I created a small test dataframe. I want to fill a new column var3 with values. If in the corresponding row var2 = A, the number of A-values from column var2 should be specified. If the corresponding row var2 = B, the number of B values from column var2 is to be specified.

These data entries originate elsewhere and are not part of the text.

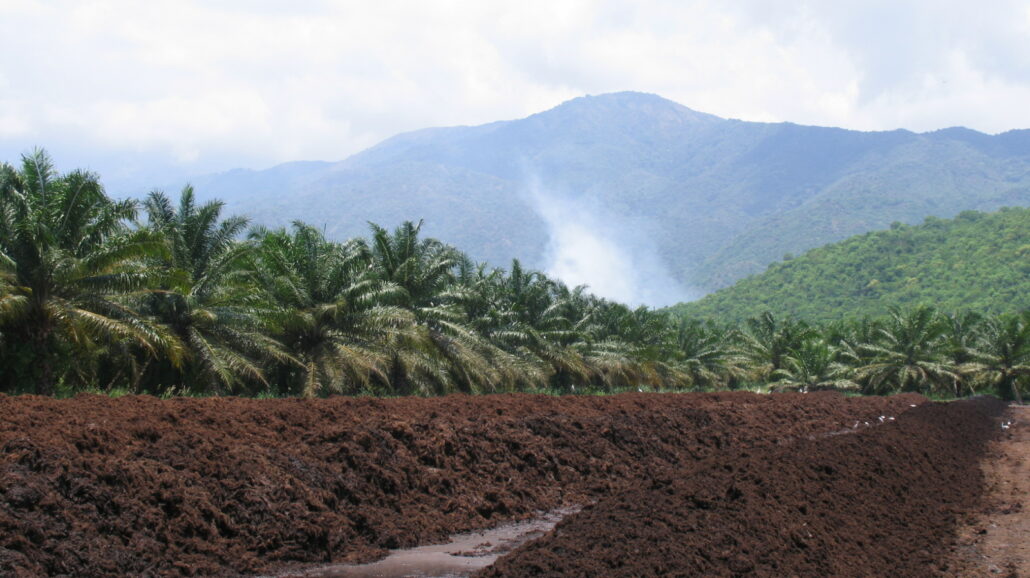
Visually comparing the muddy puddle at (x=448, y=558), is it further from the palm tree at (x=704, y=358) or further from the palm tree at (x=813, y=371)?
the palm tree at (x=813, y=371)

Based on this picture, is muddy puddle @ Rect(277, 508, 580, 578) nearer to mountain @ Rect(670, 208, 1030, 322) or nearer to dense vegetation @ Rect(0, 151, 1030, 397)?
dense vegetation @ Rect(0, 151, 1030, 397)

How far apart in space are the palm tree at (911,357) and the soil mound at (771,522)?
3883 cm

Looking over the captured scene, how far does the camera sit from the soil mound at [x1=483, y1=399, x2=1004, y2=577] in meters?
7.53

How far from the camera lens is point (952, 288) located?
97875mm

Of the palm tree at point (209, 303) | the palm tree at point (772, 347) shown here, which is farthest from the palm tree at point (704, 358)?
the palm tree at point (209, 303)

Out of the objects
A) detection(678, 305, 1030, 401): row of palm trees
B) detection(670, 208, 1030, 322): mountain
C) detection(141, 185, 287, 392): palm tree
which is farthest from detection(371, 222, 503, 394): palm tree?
detection(670, 208, 1030, 322): mountain

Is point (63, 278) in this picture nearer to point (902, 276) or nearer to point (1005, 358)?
point (1005, 358)

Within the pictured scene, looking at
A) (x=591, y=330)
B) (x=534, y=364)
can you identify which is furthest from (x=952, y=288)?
(x=534, y=364)

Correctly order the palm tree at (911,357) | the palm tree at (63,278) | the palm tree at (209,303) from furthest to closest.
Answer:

I imagine something like this:
var1 <- c(1,2,3,4,5)
var2 <- c("A","B","B","B","A")
df <- data.frame(var1,var2)
df$var3 <- 0
N_var3 <- df[.N, by = df$var2]
for (i in 1:nrow(df)) {
if (df$var2 == "A") {
df$var3[i] <- N_var3[1]
} else {
df$var3[i] <-N_var3[2]
}
}
the result should be:
df$var3 <- c(2,3,3,3,2)
is there another way without having to use a loop?
Thanks in advance!
CodePudding user response:
I think this could be a general approach regardless of the number of variables in your var2
column:
library(dplyr)
df %>%
rowwise() %>%
mutate(var3 = sum(.$var2 == var2))
# A tibble: 5 x 3
# Rowwise:
var1 var2 var3
<dbl> <chr> <int>
1 1 A 2
2 2 B 3
3 3 B 3
4 4 B 3
5 5 A 2
CodePudding user response:
df %>% add_count(var2)
is the easiest way.
I have to make another modification. I want to plot the df later and distinguish by color between two categories, which I add to the df with var4
var4 <- c("blue", "red", "red", "blue","blue")
If I now create a diagram, of course, no differences between "blue" and "red" show up, since these categories are not taken into account. Can I somehow include this modification?